Rock and Fluid data provide critical input parameters for reservoir characterisation, production, and reserve forecasts. These datasets are key building blocks for reservoir simulation models, but there has been limited work in the oil industry on the standardisation of their data structures, formats, or quality control.
We will present experiences and results from an ongoing digitalisation initiative. This initiative centres on establishing a database that includes all relevant analysis done on rock and fluid data. The database currently has thousands of wells covering over a hundred NCS fields that can be easily accessed via standard interfaces. As the data are contextualised on e.g., lithostratigraphic units, end-users can analyze data by groups, formation, geological time, and depositional environment.
A key challenge for rock and fluid data compared to simpler oil industry datasets, is that one discipline's analysis and modelling results represent another discipline's input data. We will present an approach to resolve these challenges and discuss how this relates to ongoing joint standardisation efforts in the industry such as the OSDU Forum.

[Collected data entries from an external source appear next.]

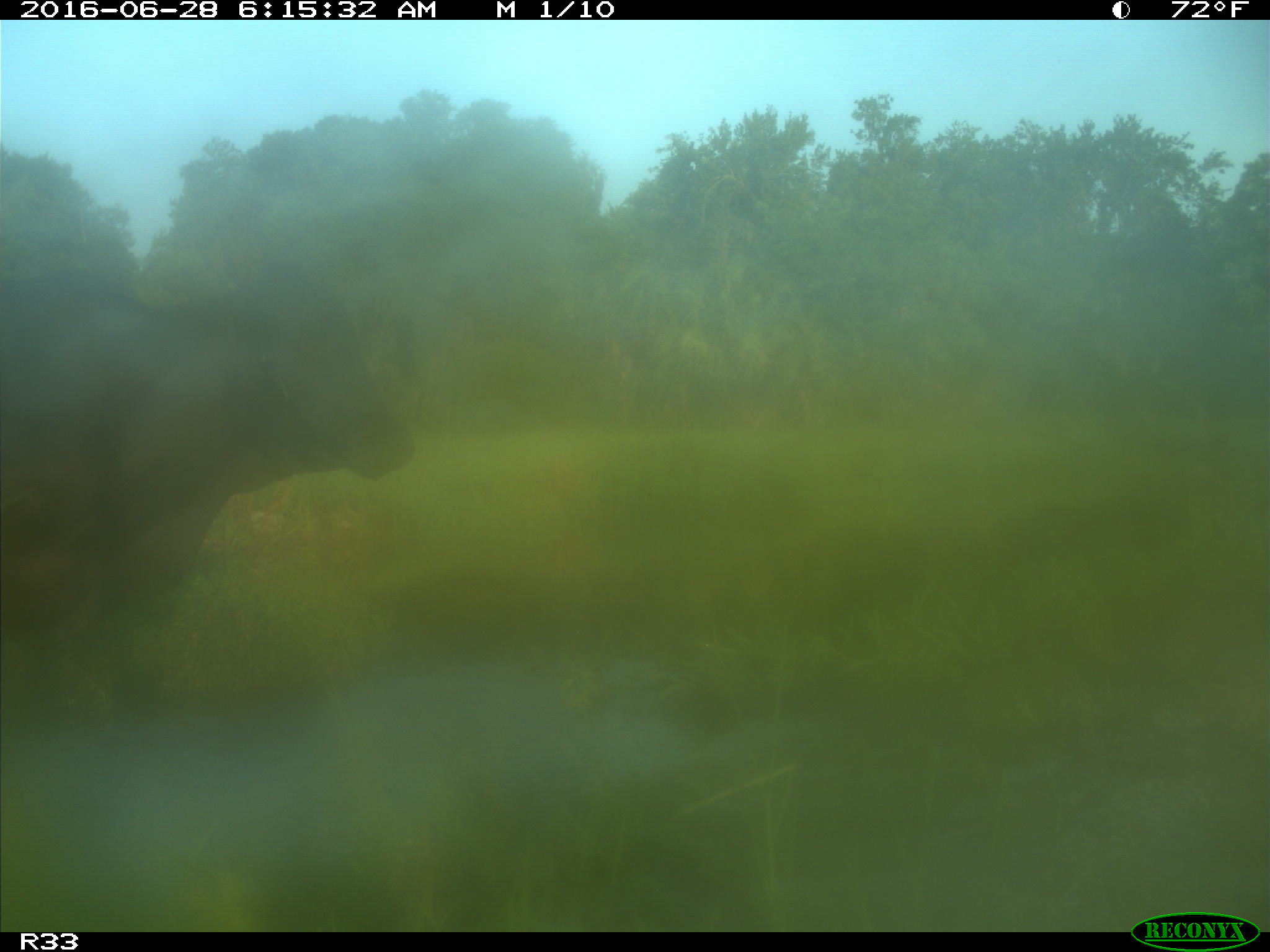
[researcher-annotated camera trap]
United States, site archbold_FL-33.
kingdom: Animalia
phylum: Chordata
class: Mammalia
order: Artiodactyla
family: Bovidae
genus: Bos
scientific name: Bos taurus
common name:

In this paper we will show how industrial DataOps technology and close collaboration between domain experts, data managers and technologists has unlocked great value based on Rock and Fluid data. We will describe the workflow of finding and verifying data, establishing standard formats, implementing automated data validation and ingestion, and how we manage, visualise, and interpret data, ensure full data integrity, and make data available for end-users through different applications.
We will provide examples on how machine learning can be used for automated trend analysis and identification of relationships across different data types to support model generation.
Finally, we will demonstrate a state of the art and seamless workflow of generating static and dynamic SCAL model input for reservoir simulation with uncertainty band. This includes evaluation and verification of both static and dynamic SCAL data. Relative permeability and capillary pressure curves from each laboratory experiment are quality assured, parameterised and stored in the database, along with all relevant information such as plug properties, well name, fluid properties, experimental conditions, flow parameters and endpoint saturations etc.